PROBLEM SET ->
1. In the Easter heatwave article, shorten the paragraph that begins "We’d stand behind them" or turn it into a list, keeping its main facts.
2. Print everything in the Easter heatwave article from "We’d stand behind" down to "see the sun.", word for word.

TEXT SECTION ->
[Start of section]
Daily Reading: Wednesday 22nd May

https://www.telegraph.co.uk/women/life/britain-call-easter-bank-holiday-heatwave/

NOTE: Please find a link to the full article above. I am unable to repost the whole article due to copyright restrictions. Below are extracts from the above article. 



It's a very British Easter holiday heatwave – and nothing's changed since 1949
19 APRIL 2019 • 5:00PM

We have just got back from the Caribbean (don’t weep for me), where we were staying in a resort that was made up almost entirely of Americans.
“Vacationing” Americans are very friendly, effusive even, not at all like the ones I have met in, say, New York, who walk quickly with their heads down, making me feel quite at home. No: these Americans really wanted to chat.
We’d stand behind them in the queue at the breakfast buffet, minding our own business, and all they wanted to do was talk to us about a) the royals, and b) how excited we must be to see the sun.
[End of section]
SUPPLIED MATERIAL ->
[Start of section]
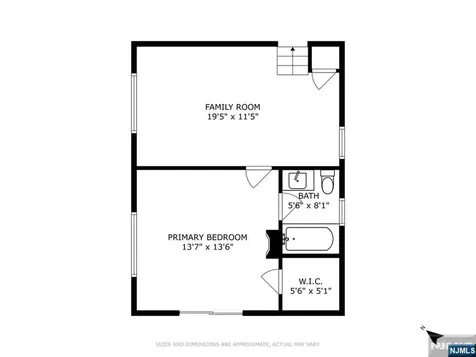 203 La Rue Road West Milford NJ 07435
[End of section]
ANSWERS PER TASK ->
1.
- Setting: standing behind them in the breakfast buffet queue
- Us: minding our own business
- Their topics: the royals, and how excited we must be to see the sun

2.
We’d stand behind them in the queue at the breakfast buffet, minding our own business, and all they wanted to do was talk to us about a) the royals, and b) how excited we must be to see the sun.